In 1915, Groh led the league with 160 games played. He batted .290 with 32 doubles, nine triples, 50 RBIs and 72 runs scored. In 1916 he batted .269 with 24 doubles, 14 triples, 85 runs scored and 84 walks, which was a career high and it led the league in free passes. In 1917, Groh led the league with 156 games, 685 plate appearances, 182 hits (career high), 39 doubles (career high) and a .385 OBP. He hit .304 with 71 walks that season. In 1918, he led the league in doubles (28), runs scored (86) and OBP (.395). He batted .320 with 54 walks. He also briefly managed the Reds for ten games that season, putting together a 7-3 record during his only big league managerial experience. Groh led the league in OPS (.823) in 1919 thanks to a .310 average, 56 walks and 33 extra-base hits in 122 games, helping push the Cincinnati Reds to a title. He batted .298 with 60 walks, 86 runs scored, 28 doubles and 12 triples in 145 games in 1920. In his last season with the Reds in 1921, he hit a career high .331 in 97 games. After the season, he was traded to the Giants for two players and $150,000 cash.
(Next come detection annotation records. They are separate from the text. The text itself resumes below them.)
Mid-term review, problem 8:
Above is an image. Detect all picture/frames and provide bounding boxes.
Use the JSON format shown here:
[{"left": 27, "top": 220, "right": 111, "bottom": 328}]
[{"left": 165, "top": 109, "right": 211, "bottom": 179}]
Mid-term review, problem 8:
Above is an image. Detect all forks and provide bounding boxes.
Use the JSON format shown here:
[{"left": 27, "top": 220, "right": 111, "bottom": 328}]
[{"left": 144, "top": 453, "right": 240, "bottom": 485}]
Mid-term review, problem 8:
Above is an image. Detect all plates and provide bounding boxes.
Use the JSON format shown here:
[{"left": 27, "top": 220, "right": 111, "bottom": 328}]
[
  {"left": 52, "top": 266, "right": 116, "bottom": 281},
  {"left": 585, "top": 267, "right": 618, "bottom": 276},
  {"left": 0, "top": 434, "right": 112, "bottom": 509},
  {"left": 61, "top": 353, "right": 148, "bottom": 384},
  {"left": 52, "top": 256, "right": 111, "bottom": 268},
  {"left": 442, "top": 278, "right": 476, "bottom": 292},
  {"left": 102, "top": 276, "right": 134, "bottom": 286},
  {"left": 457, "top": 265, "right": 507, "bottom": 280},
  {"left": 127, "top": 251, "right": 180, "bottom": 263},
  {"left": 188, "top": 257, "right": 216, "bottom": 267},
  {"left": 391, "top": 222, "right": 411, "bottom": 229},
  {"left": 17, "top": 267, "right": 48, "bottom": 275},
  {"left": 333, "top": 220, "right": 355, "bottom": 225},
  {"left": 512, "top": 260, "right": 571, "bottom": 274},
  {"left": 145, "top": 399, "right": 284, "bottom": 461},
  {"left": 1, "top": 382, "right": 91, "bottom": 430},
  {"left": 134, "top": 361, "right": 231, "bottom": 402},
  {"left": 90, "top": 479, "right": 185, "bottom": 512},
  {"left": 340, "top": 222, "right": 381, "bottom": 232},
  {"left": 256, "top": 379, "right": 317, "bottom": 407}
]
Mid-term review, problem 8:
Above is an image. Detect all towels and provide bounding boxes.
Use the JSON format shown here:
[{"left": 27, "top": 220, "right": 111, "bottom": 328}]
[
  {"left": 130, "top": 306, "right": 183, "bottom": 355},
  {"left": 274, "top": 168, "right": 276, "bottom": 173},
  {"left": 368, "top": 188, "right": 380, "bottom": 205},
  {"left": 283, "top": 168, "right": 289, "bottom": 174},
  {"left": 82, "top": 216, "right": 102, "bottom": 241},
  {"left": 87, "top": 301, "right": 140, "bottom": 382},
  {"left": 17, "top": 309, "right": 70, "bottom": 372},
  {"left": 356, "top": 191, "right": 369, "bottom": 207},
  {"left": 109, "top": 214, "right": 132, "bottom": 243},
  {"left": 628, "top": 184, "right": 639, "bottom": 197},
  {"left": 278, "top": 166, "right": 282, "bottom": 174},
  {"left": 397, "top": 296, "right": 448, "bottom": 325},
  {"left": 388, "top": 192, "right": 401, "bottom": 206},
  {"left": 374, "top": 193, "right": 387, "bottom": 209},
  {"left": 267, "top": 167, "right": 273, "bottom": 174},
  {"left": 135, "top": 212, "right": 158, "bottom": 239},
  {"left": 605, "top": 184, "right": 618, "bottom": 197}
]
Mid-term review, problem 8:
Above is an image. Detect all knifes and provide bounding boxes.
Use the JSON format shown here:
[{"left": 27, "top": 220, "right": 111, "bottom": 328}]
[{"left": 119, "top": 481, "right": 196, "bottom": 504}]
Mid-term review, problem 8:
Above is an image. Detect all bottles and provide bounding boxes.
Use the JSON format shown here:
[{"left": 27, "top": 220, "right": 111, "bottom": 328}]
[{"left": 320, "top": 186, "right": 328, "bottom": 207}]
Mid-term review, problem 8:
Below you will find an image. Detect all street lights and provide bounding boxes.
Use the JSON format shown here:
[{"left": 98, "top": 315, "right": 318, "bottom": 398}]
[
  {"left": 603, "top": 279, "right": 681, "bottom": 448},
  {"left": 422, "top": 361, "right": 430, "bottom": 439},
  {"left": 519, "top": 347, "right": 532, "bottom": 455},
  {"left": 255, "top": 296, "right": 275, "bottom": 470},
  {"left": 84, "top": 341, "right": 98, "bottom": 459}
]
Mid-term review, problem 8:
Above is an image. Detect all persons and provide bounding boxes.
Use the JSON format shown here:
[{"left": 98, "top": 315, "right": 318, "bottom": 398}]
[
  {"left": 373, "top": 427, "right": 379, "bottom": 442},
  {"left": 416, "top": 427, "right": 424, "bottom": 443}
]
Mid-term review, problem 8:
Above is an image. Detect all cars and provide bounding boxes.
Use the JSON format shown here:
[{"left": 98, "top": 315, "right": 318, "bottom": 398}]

When the Giants won the 1922 World Series, Groh hit .474 in the postseason and scored four runs in the five-game series. His regular season performance that year was down from normal. He hit .265 with a .703 OPS in 115 games. In 1923, the Giants returned to the World Series for the third straight time during a four-year run of NL pennant wins. Groh hit .290 with 60 walks, 91 runs scored and 48 RBIs that season. He batted just .182 in the series, though he contributed to five runs. In 1924, he hit .281 with 32 doubles and 82 runs scored in 145 games. A knee injury put him on the bench during the postseason, where he got a hit in his only at-bat. Before joining the Pirates in 1925, he hit .229 in 35 at-bats with the Giants, then hit .286 in 35 at-bats for the Pirates. He finished his career with a .292 average, 566 RBIs, 308 doubles and 918 runs scored in 1,676 games. Groh never came close to getting elected to the Hall of Fame, but he did get votes in eight different years. His brother Lew Groh played for the 1919 Philadelphia Athletics.